Vicky Pryce's brother 'knew about speeding coercion'
- 4 March 2013
- From the section UK
Vicky Pryce's brother knew a decade ago that her then-husband, former minister Chris Huhne, coerced her into taking speeding points, a jury has heard.
George Courmouzis said Ms Pryce had told him of her "irritation" that Huhne had left her with "no option" but to take the points on his behalf.
"It was a fait accompli," said Mr Courmouzis.
Ms Pryce denies perverting the course of justice by taking Huhne's speeding points in 2003.
The 60-year-old from Clapham, south London, is arguing she was the victim of marital coercion.
Mr Courmouzis, who works in sports marketing and lives in Greece, flew to London to give evidence in his sister's defence.
He told the jury that at the time of the alleged cover-up of Huhne's speeding offence, he had been dividing his time between homes in Greece and Notting Hill, west London, because of his business interests.
Mr Courmouzis said that on one occasion after the offence he had been present when the couple had argued over the points.
"It was a point of contention between them, concerning driving habits, the fact that she was forced to do something beyond her will and his [driving] behaviour was not remedied by it."
Mr Courmouzis said he remembered the issue also coming up in 2008 when Huhne lost his driving licence again.
Andrew Edis QC, prosecuting, asked the businessman why he had not given evidence in Ms Pryce's first trial.
Mr Courmouzis said he had been travelling between Athens, the UK and South Carolina in the US, and had not been asked to appear.
He said he had told Ms Pryce's lawyers what he knew 18 months ago but had not spoken to his sister about what he would say in court.
Mr Edis challenged him over how he could remember specifics about a conversation a decade ago, including the fact that Huhne had allegedly been present when Ms Pryce signed the prosecution form, an element of the legal defence of marital coercion.
"Sir, I'm giving you a summary of my recollections and my discussions with my sister," said Mr Courmouzis.
Mr Edis said: "Do you have any real memory of what happened in 2003 or have you just come out of loyalty to support her defence?"
"I remember it", he replied.
Summing up the prosecution case, Mr Edis urged the jury of five women and seven men not to be swayed by sympathy for Ms Pryce.
He described her as a capable, manipulative and intelligent woman who acted of her own free will.
Her "real interest" in Huhne's political career changed when he left her for his adviser Carina Trimingham shortly after the 2010 general election, leading her to leak the speeding points story to the press, said Mr Edis.
Julian Knowles QC, defending, said the prosecution description of Ms Pryce as a "tough, armour-plated career woman" was false.
He said several colleagues at the Government Economic Unit described her in the trial as "too meek and mild" to lead it.
"Success does not make you immune to unhappiness," he said.
"It does not make you immune from coercion and pressure at home.
"She was, and could be, subjected to pressure and bullying - sometimes of a subtle type - from her equally successful and equally intelligent husband."
Huhne and Ms Pryce were charged last year over an incident in March 2003 when his car was caught by a speed camera on the M11 motorway between Stansted Airport, in Essex, and London.

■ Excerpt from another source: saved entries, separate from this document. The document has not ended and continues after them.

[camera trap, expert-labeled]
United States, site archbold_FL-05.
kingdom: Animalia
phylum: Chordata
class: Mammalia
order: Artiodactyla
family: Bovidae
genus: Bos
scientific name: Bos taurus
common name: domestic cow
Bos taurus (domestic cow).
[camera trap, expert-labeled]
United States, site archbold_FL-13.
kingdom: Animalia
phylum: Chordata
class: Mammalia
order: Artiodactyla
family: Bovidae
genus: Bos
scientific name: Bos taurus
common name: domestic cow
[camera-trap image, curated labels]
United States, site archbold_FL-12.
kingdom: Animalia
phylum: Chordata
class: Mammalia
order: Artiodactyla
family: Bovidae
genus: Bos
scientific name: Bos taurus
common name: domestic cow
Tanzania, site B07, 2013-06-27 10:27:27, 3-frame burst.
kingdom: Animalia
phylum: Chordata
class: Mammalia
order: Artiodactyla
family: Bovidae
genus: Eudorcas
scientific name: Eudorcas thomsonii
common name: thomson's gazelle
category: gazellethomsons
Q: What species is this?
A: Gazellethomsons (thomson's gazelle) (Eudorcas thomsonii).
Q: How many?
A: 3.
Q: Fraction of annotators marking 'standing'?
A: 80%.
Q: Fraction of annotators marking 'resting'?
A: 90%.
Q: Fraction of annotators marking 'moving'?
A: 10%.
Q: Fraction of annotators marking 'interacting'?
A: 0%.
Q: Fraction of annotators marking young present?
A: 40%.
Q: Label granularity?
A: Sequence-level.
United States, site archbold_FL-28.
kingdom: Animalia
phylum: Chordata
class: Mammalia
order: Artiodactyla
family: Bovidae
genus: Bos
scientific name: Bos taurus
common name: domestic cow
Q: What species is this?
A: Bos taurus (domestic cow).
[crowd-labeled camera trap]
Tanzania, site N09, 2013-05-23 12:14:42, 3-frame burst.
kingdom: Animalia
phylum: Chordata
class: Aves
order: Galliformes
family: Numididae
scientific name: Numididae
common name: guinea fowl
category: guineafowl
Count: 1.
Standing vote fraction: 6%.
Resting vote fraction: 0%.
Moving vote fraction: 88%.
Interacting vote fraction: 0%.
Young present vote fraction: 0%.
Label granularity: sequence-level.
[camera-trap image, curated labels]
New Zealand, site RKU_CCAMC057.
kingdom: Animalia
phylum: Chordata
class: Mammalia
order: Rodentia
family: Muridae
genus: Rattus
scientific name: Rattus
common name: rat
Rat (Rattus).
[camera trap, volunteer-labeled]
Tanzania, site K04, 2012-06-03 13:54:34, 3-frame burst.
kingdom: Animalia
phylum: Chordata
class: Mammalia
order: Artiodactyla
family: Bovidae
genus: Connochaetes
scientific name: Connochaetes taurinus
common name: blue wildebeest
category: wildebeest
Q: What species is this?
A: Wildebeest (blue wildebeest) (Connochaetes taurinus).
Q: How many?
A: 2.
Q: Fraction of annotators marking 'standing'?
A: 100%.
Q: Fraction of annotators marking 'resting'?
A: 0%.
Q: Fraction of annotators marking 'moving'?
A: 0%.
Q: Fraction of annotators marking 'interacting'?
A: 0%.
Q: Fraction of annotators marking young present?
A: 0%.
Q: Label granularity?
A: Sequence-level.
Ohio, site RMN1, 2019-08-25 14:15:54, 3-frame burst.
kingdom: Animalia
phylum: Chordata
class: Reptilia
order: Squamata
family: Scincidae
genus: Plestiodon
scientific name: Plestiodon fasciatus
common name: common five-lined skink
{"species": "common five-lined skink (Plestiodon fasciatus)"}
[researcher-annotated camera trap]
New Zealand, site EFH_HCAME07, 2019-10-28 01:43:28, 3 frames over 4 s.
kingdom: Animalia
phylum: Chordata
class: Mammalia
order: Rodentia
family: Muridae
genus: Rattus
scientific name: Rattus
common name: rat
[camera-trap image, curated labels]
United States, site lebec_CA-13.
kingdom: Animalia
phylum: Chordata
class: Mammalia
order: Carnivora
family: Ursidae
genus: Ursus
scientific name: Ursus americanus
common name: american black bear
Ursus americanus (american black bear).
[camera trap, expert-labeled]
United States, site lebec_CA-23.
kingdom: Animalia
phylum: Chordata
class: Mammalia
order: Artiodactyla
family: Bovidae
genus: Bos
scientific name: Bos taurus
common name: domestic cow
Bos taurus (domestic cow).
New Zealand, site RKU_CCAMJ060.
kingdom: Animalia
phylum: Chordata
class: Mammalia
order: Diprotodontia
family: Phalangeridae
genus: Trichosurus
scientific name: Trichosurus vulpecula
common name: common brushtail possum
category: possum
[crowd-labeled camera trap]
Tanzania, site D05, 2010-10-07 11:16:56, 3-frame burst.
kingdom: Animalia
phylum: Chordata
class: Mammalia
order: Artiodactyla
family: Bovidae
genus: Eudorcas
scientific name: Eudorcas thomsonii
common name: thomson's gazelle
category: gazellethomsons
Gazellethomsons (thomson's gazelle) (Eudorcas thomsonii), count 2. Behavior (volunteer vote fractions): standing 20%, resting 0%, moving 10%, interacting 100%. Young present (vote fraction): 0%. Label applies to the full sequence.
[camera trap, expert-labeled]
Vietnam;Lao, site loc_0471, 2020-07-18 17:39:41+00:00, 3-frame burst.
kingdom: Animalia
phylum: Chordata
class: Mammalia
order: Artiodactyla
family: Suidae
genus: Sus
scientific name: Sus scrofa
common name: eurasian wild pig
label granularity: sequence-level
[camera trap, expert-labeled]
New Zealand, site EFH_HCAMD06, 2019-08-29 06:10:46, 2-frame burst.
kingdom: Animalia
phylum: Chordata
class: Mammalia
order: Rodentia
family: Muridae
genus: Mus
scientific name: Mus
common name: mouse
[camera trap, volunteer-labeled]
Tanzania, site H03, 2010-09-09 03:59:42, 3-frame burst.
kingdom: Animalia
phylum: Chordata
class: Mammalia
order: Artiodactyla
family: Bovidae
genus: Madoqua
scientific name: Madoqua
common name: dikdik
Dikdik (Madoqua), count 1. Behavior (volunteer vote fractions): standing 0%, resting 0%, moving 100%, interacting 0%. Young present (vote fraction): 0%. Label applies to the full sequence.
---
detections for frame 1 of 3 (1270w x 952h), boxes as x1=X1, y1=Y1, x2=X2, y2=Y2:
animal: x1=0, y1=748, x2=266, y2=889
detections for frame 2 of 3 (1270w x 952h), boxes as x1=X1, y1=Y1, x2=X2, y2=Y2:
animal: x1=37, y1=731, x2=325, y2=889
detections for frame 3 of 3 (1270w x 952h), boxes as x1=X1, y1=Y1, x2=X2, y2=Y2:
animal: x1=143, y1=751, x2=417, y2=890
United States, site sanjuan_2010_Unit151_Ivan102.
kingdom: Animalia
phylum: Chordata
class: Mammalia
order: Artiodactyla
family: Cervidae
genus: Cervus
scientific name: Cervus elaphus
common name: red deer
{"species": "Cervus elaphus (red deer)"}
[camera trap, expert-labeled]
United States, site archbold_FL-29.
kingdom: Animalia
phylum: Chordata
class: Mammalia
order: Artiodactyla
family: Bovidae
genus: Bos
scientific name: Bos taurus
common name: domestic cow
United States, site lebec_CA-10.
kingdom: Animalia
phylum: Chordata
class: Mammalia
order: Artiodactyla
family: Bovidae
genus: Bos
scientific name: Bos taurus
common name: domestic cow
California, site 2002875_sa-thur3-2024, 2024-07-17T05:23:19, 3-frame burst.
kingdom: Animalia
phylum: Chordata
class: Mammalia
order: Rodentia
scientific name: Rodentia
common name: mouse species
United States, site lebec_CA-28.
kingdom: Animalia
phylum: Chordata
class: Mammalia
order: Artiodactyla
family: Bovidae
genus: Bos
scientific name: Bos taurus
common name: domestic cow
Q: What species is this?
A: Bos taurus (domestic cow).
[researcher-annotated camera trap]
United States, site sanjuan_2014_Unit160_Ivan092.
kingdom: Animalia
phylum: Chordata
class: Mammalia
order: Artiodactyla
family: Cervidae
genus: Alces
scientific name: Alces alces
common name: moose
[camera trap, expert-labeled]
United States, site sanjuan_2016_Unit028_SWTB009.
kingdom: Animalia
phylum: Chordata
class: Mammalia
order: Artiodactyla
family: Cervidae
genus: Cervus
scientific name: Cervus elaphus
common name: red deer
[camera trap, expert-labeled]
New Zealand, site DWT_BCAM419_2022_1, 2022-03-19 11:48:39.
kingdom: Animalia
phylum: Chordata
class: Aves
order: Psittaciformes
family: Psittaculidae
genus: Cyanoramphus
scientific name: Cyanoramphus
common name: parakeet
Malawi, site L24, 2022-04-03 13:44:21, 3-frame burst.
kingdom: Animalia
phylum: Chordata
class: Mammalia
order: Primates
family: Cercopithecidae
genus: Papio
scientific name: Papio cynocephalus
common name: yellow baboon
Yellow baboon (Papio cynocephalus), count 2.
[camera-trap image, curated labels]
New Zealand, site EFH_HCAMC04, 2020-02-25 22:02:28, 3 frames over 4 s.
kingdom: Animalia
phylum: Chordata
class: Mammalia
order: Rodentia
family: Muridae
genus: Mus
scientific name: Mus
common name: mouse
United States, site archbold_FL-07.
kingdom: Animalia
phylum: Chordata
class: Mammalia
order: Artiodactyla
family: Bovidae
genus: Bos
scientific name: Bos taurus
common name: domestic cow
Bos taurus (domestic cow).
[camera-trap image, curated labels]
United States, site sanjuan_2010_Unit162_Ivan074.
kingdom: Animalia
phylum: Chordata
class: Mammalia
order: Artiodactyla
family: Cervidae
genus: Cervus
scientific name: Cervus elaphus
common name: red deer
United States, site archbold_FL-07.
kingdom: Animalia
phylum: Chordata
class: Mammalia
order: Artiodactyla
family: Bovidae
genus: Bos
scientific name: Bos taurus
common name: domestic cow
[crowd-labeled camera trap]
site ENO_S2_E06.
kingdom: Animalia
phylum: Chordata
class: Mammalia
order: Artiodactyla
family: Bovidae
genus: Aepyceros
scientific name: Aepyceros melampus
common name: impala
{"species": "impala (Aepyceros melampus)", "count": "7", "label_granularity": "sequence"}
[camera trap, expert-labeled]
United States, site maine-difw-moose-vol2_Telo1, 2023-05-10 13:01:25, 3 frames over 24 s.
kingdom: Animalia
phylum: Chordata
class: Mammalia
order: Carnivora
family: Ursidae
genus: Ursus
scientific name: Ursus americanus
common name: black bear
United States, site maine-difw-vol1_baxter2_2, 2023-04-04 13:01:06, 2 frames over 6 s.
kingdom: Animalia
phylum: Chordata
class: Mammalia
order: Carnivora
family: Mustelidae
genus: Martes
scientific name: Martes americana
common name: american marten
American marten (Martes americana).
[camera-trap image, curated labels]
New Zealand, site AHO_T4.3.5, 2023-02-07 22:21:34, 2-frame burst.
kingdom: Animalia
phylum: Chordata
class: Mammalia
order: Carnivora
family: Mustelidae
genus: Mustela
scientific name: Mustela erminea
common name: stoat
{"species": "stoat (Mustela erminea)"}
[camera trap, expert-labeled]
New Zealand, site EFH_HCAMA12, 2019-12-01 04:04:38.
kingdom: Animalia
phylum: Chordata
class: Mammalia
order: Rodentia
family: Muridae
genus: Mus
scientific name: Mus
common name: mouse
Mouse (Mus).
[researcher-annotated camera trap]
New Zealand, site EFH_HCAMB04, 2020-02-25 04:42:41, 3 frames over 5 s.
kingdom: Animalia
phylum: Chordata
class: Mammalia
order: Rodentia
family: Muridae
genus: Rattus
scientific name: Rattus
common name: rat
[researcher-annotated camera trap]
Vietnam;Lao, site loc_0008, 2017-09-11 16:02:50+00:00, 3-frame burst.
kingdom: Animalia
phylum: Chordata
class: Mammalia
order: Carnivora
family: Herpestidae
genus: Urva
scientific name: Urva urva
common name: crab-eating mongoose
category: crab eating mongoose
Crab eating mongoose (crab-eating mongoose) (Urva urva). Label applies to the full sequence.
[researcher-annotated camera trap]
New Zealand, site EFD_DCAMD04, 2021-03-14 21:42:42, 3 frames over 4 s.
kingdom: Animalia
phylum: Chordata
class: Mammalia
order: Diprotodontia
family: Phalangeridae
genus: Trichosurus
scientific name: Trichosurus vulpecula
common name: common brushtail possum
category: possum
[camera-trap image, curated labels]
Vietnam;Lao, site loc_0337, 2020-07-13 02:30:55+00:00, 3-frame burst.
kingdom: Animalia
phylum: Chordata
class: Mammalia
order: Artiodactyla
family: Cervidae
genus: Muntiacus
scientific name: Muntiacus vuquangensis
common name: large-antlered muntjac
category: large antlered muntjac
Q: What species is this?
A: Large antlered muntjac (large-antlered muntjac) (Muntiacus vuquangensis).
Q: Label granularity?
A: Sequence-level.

He was an MEP at the time.
It is alleged that between 12 March and 21 May 2003, Ms Pryce falsely informed police she had been the driver of the car so he could avoid prosecution.
Huhne was in danger of losing his licence having already accrued nine penalty points.
Ms Pryce has already told the court she faced "threats by implication" to their marriage in 2003 if she did not sign the speeding form.
She said she agreed to sign the documents, adding that "the tipping point" was his "threatening behaviour".
Ms Pryce is being retried after Mr Justice Sweeney discharged a jury at Southwark Crown Court after it was unable to reach a verdict.
Huhne resigned as MP for Eastleigh after pleading guilty to perverting the course of justice, and is awaiting sentence.
The vacant seat was won by Liberal Democrat candidate Mike Thornton in a by-election.
The trial continues on Tuesday when the jury is expected to consider its verdict.